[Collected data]
-- Opening Marker --

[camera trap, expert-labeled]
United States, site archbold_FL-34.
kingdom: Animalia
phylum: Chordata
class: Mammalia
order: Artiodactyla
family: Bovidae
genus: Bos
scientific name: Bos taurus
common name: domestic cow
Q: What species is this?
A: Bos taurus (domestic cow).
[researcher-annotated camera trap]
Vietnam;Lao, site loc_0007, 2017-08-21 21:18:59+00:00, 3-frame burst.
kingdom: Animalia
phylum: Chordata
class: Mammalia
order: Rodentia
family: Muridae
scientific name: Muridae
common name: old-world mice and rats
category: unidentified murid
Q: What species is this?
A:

-- Closing Marker --

Exercise goal:
Your reply must contain each entry, reproduced exactly.

Response area:
[camera trap, expert-labeled]
United States, site archbold_FL-34.
kingdom: Animalia
phylum: Chordata
class: Mammalia
order: Artiodactyla
family: Bovidae
genus: Bos
scientific name: Bos taurus
common name: domestic cow
Q: What species is this?
A: Bos taurus (domestic cow).
[researcher-annotated camera trap]
Vietnam;Lao, site loc_0007, 2017-08-21 21:18:59+00:00, 3-frame burst.
kingdom: Animalia
phylum: Chordata
class: Mammalia
order: Rodentia
family: Muridae
scientific name: Muridae
common name: old-world mice and rats
category: unidentified murid
Q: What species is this?
A:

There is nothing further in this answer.